Un banquier genevois inculpé pour blanchiment en France

Inculpé pour blanchiment et association de malfaiteurs en France, le banquier genevois François Rouge clame son innocence depuis ca cellule de la prison marseillaise des Baumettes.

Il rejette toute qualification pénale aux faits qui lui son reprochés.

«Je me suis laissé entraîner, stupidement, par amitié et fidélité, dans un monde auquel je ne connais rien», explique le fondateur de la Banque de Patrimoines Privés dans un interview publiée dans «Le Matin dimanche». La justice française lui reproche d'avoir financé un club de jeu et plusieurs restaurants en France, lieux d'affrontement entre bandes liées au grand banditisme.

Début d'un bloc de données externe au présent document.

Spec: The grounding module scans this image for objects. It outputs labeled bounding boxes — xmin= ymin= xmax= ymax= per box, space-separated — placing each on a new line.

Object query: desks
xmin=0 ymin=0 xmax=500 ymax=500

Interpellé le 26 novembre dernier, le président démissionnaire de la banque genevoise a été écroué à la prison marseillaise. Il est également accusé d'avoir voulu, avec un associé corse, Paul Lantieri, passer un «contrat» en vue d'éliminer physiquement un clan corse adverse.

Concernant le premier volet du chef d'inculpation, M. Rouge indique avoir emprunté l'argent investi dans le cercle de jeux, soit 700 000 euros (1,1 million de francs), à un personne physique et une personne morale établies à Genève disposant «d'une excellente réputation». Ces prêts m'ont été consentis à titre personnel et je suis seul responsable de leur affectation».

Ruiné

Le banquier affirme en outre n'avoir jamais retiré «un centime de ce cercle», mais avoir «assurément tout perdu». «Je ne souhaitais à l'origine aucune implication dans le Cercle Concorde. Je pensais en revanche que le restaurant Le Rich pourrait être une bonne affaire en raison de la clientèle amenée par le Cercle Concorde», attenant à l'établissement.

Le restaurant a déposé le bilan et le cercle à été fermé. «J'ai donc perdu les investissements personnels consentis dans Sextius pour Le Rich, et ceux du cercle, naturellement», a poursuivi M. Rouge. Si la banquier connaissait les «démêlées judiciaires» de Paul Lantieri - recherché par la justice française -, il rappelle que le casier judiciaire de son associé est vierge.

Par ailleurs, François Rouge confirme s'être vu proposer par l'un des deux juges chargés du dossier de «lui écrire pour obtenir un statut de repenti, si je lui fournissais des informations permettant de mettre en cause des tiers». «Je ne détiens pas de telle informations. J'ai donc décliné son offre», affirme-t-il.

La Banque de Patrimoines Privés emploie une quarantaine de collaborateurs à Genève et à Zurich. Elle dipose aussi d'une filiale à Nassau. Son vice-président est l'avocat genevois Bénédict Fontanet, l'un des administrateurs de la société Sextius, laquelle a financé l'achat et la rénovation des restaurants de François Rouge, en France.